What is needed:
Rewrite the listing below, replacing every occurrence of "mountain" with "hillside" and leaving everything else unchanged.

Provided entries:
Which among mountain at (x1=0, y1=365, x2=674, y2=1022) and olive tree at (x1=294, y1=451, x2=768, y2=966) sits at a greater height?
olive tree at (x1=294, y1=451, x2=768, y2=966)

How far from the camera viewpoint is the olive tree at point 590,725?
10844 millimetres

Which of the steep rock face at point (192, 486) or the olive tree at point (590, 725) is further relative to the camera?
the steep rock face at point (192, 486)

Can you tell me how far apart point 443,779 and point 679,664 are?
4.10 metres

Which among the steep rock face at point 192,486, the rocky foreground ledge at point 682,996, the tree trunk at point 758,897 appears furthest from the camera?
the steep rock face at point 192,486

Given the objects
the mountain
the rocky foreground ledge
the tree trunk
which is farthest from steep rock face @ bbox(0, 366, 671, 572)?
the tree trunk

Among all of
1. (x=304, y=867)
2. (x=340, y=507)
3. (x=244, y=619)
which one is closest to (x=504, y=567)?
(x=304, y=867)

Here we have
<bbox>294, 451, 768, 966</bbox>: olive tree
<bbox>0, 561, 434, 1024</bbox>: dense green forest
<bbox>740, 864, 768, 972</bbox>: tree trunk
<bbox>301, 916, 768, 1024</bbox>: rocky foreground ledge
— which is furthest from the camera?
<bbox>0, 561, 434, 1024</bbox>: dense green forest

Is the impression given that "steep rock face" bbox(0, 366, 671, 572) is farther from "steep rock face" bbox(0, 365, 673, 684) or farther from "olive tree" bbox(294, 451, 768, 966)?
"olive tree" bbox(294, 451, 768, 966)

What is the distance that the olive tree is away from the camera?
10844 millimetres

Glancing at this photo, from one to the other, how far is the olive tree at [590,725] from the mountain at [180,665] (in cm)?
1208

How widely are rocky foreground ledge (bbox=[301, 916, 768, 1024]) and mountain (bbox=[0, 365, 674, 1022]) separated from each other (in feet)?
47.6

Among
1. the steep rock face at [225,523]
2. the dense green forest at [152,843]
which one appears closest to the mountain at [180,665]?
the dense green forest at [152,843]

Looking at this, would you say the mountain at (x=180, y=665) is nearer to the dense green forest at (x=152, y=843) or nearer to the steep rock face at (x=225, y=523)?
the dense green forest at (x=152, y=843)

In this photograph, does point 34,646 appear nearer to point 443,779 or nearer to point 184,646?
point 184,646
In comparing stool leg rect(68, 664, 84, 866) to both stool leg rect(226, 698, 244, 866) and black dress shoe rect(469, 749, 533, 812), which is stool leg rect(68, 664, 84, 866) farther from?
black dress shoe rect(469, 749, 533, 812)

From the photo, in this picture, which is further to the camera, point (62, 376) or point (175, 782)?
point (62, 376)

Worked answer:
Which among hillside at (x1=0, y1=365, x2=674, y2=1022) and olive tree at (x1=294, y1=451, x2=768, y2=966) sits at a greater height?
olive tree at (x1=294, y1=451, x2=768, y2=966)

How far from the camera viewpoint is the olive tree at point 590,725?
10844 millimetres

Which of the steep rock face at point (192, 486) or the olive tree at point (590, 725) is further relative to the camera?
the steep rock face at point (192, 486)

Can you tell me how far apart point 443,779 and point 679,664 are?
4.10 metres

Which among the steep rock face at point 192,486, the rocky foreground ledge at point 682,996, the tree trunk at point 758,897 appears furthest from the camera?
the steep rock face at point 192,486

Given the objects
the hillside
the rocky foreground ledge
the tree trunk
which is farthest from steep rock face @ bbox(0, 366, 671, 572)?
the tree trunk

Among all of
1. (x=304, y=867)
2. (x=340, y=507)
3. (x=244, y=619)
which one is closest to (x=504, y=567)?
(x=304, y=867)

Here we have
<bbox>294, 451, 768, 966</bbox>: olive tree
<bbox>0, 561, 434, 1024</bbox>: dense green forest
<bbox>740, 864, 768, 972</bbox>: tree trunk
<bbox>301, 916, 768, 1024</bbox>: rocky foreground ledge
— which is furthest from the camera?
<bbox>0, 561, 434, 1024</bbox>: dense green forest

Is the impression given that "steep rock face" bbox(0, 366, 671, 572) is farther from "steep rock face" bbox(0, 365, 673, 684) or farther from "olive tree" bbox(294, 451, 768, 966)?
"olive tree" bbox(294, 451, 768, 966)

What is the distance that the olive tree is away from the camera?
10844 millimetres

Glancing at this photo, from one to the other, how far is the olive tree at [590,725] from the hillside at [180,665] (in cm)?
1208

How widely are rocky foreground ledge (bbox=[301, 916, 768, 1024]) and hillside (bbox=[0, 365, 674, 1022]) separated from each other (in feet)?
47.6

Among
1. the steep rock face at [225,523]
2. the dense green forest at [152,843]
which one appears closest to the hillside at [180,665]?
the dense green forest at [152,843]

Looking at this, would you say the hillside at (x=180, y=665) is nearer to the dense green forest at (x=152, y=843) or nearer to the steep rock face at (x=225, y=523)?
the dense green forest at (x=152, y=843)

In this photograph, does point 34,646 appear nearer to point 443,779 or nearer to point 184,646?
point 184,646
In comparing stool leg rect(68, 664, 84, 866) to both stool leg rect(226, 698, 244, 866) and black dress shoe rect(469, 749, 533, 812), which is stool leg rect(68, 664, 84, 866) farther from?
black dress shoe rect(469, 749, 533, 812)

From the photo, in this picture, which is further to the camera, point (62, 376) or point (175, 782)?
point (62, 376)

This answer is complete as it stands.